Completely and utterly… fucked.

Oh… my… God.

It’s hard to respond to him. This is the second time I’ve been fired in my life. And I’ve only had two jobs. What does that say about me?

I suddenly don’t like myself very much. I feel like a worm. A worm who’s scared shitless now that I’m going to be all alone, in a big bad city, job hunting again.

“I… is it something I did?” I wring my hands.

“Not really. More like didn’t do. We don’t feel you’re as passionate as some of your coworkers. We’re also making cuts, and when it came down to it, I believe you’re the weakest member of the team.” He pushes his glasses back up his nose and stares down at my file. “You can finish your shift and pick up your check on your way out.”

Wow.
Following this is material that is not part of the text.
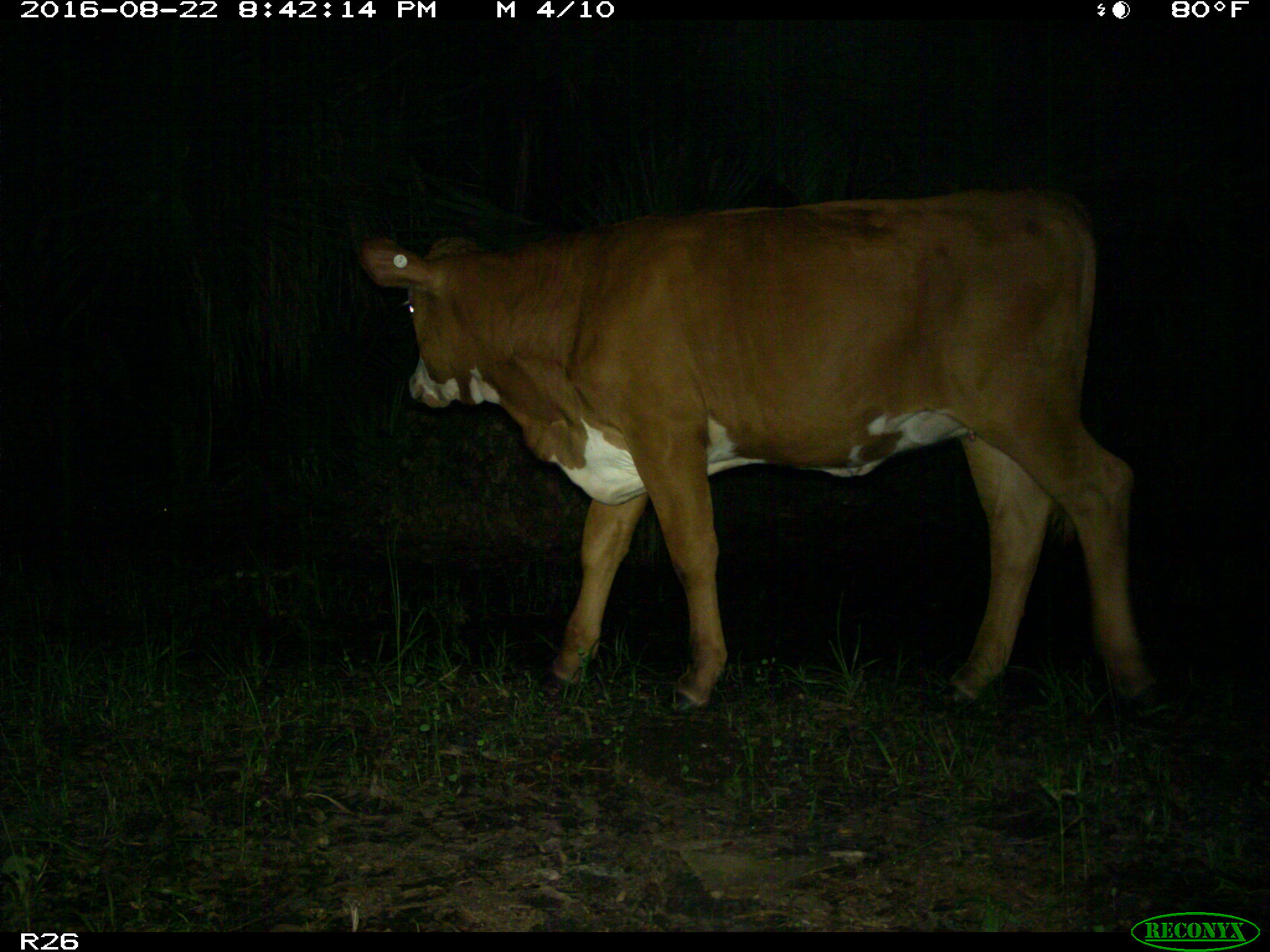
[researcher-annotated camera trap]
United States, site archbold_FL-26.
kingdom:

That’s it?

No “Have a good life, Sara.” Or “It was great working with you.”

No “Thanks for the tie you got me for my birthday.” Or, at the very least, “Sara, thanks for bringing us donuts out of the kindness of your heart all those times.”

Wow.

I’m surprised I manage to walk steadily to the door, because it feels as if my world is spinning like a carousel that is going faster and faster by the second. What am I going to do?

I stumble into the ladies’ room and quickly hide myself inside a stall. I exhale a very effusive “Fuck!” and put my hands on my temples and review my conversation with Walter. I’m an absolute wreck. My dad always said I’d turn out this way. My dad, who is divorcing my mom and seems to think we’re no good for him, was right; I’m apparently not good for anything.

Picking dancing as a career would lead me nowhere.

I’d end up with a dead-end job and no “decent” college degree to save me from it.